Lenders are close to firming up a restructuring package for loans worth about Rs 10,000 crore to financially stressed Suzlon Energy Ltd.
A senior public sector bank executive said the lenders are negotiating with the Tulsi Tanti-promoted company on the terms - interest rate concession, a two-year payment moratorium, extended repayment period and fresh working capital support.
The package is likely to be taken up at a meeting of the corporate debt restructuring (CDR) cell members early next month. The banks with significant exposure include State Bank of India, IDBI Bank, Bank of Baroda, Punjab National Bank and Axis Bank. SBI Caps, capital market subsidiary of State Bank of India, the lead lender, was involved in framing the package's terms.
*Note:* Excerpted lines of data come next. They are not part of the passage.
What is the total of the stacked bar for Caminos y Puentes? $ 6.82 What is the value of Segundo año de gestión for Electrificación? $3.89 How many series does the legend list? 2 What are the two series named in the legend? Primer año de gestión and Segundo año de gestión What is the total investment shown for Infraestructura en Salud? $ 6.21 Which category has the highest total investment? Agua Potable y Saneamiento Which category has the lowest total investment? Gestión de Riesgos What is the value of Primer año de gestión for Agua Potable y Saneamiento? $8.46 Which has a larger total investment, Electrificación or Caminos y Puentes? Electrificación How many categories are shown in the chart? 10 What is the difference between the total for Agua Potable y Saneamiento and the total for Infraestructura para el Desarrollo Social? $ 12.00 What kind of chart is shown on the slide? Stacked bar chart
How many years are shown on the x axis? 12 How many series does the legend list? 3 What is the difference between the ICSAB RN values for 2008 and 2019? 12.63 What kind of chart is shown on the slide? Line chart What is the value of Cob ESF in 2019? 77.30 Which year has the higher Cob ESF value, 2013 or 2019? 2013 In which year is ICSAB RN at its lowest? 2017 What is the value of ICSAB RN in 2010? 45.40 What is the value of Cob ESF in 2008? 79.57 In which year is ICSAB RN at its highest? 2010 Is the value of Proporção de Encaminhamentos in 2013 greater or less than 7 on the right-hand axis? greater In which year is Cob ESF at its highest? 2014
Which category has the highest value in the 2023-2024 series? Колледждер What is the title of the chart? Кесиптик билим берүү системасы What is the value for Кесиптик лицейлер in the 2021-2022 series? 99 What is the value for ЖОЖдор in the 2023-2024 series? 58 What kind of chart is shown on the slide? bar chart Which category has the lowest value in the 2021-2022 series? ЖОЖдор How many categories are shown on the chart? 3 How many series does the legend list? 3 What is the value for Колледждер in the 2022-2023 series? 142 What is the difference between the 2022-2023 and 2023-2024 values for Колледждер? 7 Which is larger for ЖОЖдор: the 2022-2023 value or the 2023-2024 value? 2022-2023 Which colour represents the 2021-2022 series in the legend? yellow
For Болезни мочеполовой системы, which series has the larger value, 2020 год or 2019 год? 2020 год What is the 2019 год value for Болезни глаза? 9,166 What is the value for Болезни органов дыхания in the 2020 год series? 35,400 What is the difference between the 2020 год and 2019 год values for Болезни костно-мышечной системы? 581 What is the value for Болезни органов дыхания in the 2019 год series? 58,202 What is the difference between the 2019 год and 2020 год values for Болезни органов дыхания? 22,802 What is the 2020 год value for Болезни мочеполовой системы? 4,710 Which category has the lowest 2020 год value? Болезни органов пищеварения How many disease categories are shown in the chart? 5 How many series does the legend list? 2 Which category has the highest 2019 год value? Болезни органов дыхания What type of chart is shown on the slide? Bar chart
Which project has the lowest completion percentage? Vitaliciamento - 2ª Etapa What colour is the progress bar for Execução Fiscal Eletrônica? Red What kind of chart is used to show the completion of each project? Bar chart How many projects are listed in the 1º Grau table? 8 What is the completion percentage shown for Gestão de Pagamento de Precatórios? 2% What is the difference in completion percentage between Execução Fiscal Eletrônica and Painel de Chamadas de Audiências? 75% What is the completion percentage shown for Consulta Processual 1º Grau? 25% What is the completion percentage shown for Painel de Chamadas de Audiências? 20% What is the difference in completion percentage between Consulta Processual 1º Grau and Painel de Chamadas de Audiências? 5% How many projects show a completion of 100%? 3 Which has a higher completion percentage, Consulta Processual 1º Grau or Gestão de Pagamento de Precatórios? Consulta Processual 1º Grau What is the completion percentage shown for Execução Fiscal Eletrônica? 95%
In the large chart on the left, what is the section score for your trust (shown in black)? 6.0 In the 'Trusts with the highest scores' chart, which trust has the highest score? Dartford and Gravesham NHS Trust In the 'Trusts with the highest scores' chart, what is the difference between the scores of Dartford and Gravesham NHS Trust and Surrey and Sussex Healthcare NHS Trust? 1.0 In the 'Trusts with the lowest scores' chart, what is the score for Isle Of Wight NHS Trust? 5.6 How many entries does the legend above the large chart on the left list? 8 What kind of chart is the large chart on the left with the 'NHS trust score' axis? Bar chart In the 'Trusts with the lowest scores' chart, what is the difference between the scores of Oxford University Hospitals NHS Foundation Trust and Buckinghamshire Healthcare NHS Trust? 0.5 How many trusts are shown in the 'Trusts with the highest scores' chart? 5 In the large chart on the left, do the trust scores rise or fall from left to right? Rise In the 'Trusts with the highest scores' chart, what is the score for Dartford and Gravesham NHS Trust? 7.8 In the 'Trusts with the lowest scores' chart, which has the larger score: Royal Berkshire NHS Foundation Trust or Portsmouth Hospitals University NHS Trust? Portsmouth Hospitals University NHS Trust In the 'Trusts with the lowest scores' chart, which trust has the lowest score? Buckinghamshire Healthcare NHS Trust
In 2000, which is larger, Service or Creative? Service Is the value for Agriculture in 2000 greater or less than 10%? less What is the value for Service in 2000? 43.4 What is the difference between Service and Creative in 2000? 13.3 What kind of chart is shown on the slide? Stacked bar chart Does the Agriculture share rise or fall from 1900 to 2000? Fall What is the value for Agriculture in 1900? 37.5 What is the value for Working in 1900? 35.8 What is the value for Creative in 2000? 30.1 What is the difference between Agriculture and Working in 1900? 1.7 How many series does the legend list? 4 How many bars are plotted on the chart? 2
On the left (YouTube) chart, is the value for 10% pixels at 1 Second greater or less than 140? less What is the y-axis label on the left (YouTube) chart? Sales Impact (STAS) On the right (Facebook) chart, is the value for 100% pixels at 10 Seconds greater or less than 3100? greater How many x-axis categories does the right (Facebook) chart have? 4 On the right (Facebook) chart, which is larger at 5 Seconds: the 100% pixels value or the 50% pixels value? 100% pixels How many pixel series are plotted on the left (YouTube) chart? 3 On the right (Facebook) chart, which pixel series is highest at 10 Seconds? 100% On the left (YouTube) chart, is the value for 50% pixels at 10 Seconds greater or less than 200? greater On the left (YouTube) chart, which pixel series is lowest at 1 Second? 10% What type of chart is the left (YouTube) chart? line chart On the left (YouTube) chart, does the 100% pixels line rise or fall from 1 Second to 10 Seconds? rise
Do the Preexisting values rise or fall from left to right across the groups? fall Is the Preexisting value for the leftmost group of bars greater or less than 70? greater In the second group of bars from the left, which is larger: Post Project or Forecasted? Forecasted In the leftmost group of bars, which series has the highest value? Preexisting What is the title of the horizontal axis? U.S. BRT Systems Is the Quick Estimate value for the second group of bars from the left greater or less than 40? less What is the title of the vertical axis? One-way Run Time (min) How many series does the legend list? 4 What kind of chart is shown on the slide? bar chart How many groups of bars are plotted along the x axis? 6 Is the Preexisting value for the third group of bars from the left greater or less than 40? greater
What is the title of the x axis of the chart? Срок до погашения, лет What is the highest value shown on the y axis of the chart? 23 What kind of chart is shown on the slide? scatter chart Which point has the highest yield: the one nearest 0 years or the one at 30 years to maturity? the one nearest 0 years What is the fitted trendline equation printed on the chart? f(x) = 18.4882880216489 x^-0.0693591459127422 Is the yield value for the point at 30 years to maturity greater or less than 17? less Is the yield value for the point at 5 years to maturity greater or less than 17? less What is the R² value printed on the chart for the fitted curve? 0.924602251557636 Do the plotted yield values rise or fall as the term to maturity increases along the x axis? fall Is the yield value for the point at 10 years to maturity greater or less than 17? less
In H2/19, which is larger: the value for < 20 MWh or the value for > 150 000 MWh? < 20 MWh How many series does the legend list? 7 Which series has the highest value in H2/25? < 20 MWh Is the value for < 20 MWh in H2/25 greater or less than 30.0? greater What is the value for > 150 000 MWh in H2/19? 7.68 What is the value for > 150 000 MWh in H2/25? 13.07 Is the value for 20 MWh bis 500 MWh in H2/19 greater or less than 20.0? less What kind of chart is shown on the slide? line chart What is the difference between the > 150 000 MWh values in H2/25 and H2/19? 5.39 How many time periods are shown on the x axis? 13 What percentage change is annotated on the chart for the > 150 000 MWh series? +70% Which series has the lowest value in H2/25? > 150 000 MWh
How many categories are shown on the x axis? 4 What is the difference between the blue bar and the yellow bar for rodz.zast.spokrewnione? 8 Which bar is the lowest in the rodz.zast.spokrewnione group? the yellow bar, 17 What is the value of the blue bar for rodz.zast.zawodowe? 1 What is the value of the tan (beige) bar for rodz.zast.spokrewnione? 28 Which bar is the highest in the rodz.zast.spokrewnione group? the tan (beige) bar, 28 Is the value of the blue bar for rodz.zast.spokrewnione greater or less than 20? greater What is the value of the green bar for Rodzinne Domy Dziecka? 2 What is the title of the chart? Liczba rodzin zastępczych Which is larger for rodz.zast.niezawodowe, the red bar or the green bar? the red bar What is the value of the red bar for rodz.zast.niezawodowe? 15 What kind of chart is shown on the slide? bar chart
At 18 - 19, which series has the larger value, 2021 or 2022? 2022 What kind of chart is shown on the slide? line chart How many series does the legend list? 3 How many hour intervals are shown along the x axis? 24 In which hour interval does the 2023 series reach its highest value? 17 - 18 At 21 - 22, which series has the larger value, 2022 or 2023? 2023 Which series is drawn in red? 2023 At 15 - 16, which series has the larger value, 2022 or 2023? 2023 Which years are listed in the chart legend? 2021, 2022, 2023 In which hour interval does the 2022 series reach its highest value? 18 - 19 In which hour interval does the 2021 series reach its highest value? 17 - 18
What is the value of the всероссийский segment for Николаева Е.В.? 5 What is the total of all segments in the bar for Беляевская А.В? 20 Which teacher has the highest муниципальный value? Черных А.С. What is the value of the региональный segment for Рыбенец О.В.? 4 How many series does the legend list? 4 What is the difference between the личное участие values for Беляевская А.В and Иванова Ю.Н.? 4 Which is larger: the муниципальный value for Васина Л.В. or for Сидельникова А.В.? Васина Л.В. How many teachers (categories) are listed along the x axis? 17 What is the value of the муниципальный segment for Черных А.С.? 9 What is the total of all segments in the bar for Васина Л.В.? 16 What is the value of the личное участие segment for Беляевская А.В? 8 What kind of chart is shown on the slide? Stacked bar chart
The estimated hit the banks will take on account of reduction in interest rate for the revised package is Rs 1,000 crore. The proposal calls for the promoters putting about Rs 250 crore, partly mitigating the lenders' sacrifice.
In October, Suzlon defaulted on redemption of foreign currency convertible bonds worth $220 million, after bond holders rejected a request for extension.
Another banker dealing with the CDR package said the FCCB exposure was not part of the debt recast terms but it factored in the financial obligations on the company.
Besides domestic loans, some Indian lenders having branches abroad face an additional FCCB burden. They have issued credit-linked notes (CLNs), a sort of credit insurance on the FCCBs. So in the event of a default by the company in making payment, the CLN issuers would have to pay.
The wind energy turbine maker reported a consolidated loss of Rs 808 crore for the second quarter, amidst the challenges of debt restructuring and a weak macro-economic outlook. It had posted Rs 48-crore profit in the same period last year.
Revenue rose 11 per cent to Rs 5,702 crore from Rs 5,131 crore in the same period last year but raw material costs and interest costs rose sharply, resulting in a loss.